Archive for ‘History’

January 29, 2010

The past, a prologue

Change could be a healthy experience for organizations and groups of people; although I was drawn to the field because in some ways my life for a long time was a story of unhealthy changes.  It becomes a large unwieldy knot of dirty twine and untangling the stories to make sense of where things could have been put on a different path is as frustrating.

In those unwieldy work-change-knots, I didn’t know all of the stressors on the systems or how decisions impacted other areas of the organizations. I worked in several organizations that were dealing with big changes and broad economic uncertainty,  and to be fair I don’ think that my experience was unique. However, across the board, change was messy, uneven, and lacked transparency. The leaders started sounding like used car salesmen and nobody was buying it.

I felt as if my work was unappreciated, as coworkers disappeared in rounds of layoffs.  In one job, leaders talked up our product with ridiculous enthusiasm and we got more and more angry. We knew the work was shaky before we lost people, and afterwards, we could no longer believe in the quality of what we produced.  In a scramble to make money, our deadlines were even shorter, product became a joke; the depression that set in each time I turned the alarm clock off in the morning was a physical sensation, heavy and sharp.

I can still recall these emotions as strongly as I do when I think of a loved one passing.  I still have friends from this job and we can barely talk about specifics without re-living the trauma.  It seems dramatic to speak of things in this way, but I hear these same feelings echoed in overhearing strangers’ conversations on the subway, talking to acquaintances who tell me their stories when I ask, “How’s work?”

If the sadness, depression, and rage are still a part of organizational change then I suppose I’m in the right field.  It’s a shame, though, and the deep pain I see in other people saddens me. Sometimes I worry that getting into this line of work is an attempt to right the wrongs of my own organizational past. Much like dating the same type of people over and over again to deal with some mommy or daddy issues.

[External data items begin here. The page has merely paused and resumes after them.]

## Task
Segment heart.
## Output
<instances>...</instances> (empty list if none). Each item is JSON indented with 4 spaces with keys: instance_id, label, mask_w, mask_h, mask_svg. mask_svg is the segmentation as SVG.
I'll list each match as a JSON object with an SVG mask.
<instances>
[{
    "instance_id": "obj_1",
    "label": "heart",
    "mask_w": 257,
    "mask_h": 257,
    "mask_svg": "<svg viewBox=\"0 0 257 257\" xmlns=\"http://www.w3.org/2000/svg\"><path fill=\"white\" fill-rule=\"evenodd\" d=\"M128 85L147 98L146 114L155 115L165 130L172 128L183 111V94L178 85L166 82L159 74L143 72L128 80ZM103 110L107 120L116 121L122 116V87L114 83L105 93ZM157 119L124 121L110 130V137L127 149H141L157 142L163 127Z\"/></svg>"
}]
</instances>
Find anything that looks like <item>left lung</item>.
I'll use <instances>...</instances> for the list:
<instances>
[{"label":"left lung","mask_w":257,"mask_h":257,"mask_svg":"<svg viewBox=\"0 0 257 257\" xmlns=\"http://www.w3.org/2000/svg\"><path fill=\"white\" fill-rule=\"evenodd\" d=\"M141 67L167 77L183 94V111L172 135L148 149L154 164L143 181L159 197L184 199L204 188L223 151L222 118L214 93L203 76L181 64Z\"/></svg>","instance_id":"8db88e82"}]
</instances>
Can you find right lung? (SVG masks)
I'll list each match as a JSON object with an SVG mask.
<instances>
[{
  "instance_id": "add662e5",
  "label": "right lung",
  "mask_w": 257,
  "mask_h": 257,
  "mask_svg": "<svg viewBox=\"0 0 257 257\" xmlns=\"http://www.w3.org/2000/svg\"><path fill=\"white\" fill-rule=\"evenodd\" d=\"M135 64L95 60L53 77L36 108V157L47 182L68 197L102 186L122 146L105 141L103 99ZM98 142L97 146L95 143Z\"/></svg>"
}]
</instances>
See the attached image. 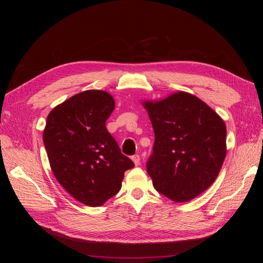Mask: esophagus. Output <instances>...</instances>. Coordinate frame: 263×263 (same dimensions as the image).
I'll list each match as a JSON object with an SVG mask.
<instances>
[{
    "label": "esophagus",
    "mask_w": 263,
    "mask_h": 263,
    "mask_svg": "<svg viewBox=\"0 0 263 263\" xmlns=\"http://www.w3.org/2000/svg\"><path fill=\"white\" fill-rule=\"evenodd\" d=\"M132 160L134 161L135 165H139L140 164V157H139V155H134L132 157Z\"/></svg>",
    "instance_id": "34e87169"
}]
</instances>
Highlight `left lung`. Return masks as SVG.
<instances>
[{
  "mask_svg": "<svg viewBox=\"0 0 263 263\" xmlns=\"http://www.w3.org/2000/svg\"><path fill=\"white\" fill-rule=\"evenodd\" d=\"M155 132L147 172L159 193L187 202L216 180L226 157L224 121L194 95L145 102Z\"/></svg>",
  "mask_w": 263,
  "mask_h": 263,
  "instance_id": "8db88e82",
  "label": "left lung"
}]
</instances>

Acknowledging that there is a pattern to everyone’s organizational life, even the ‘experts’ who are trying to fix things, will probably be one of the sharpest tools in my kit.  There’s something poetic and mathematical about a pattern, much like social-organizational psychology. I feel so lucky to have been able to get my Masters degree in this field. And there’s still so much to learn about putting it into practice, it scares me at the same time as having me on the edge of my seat.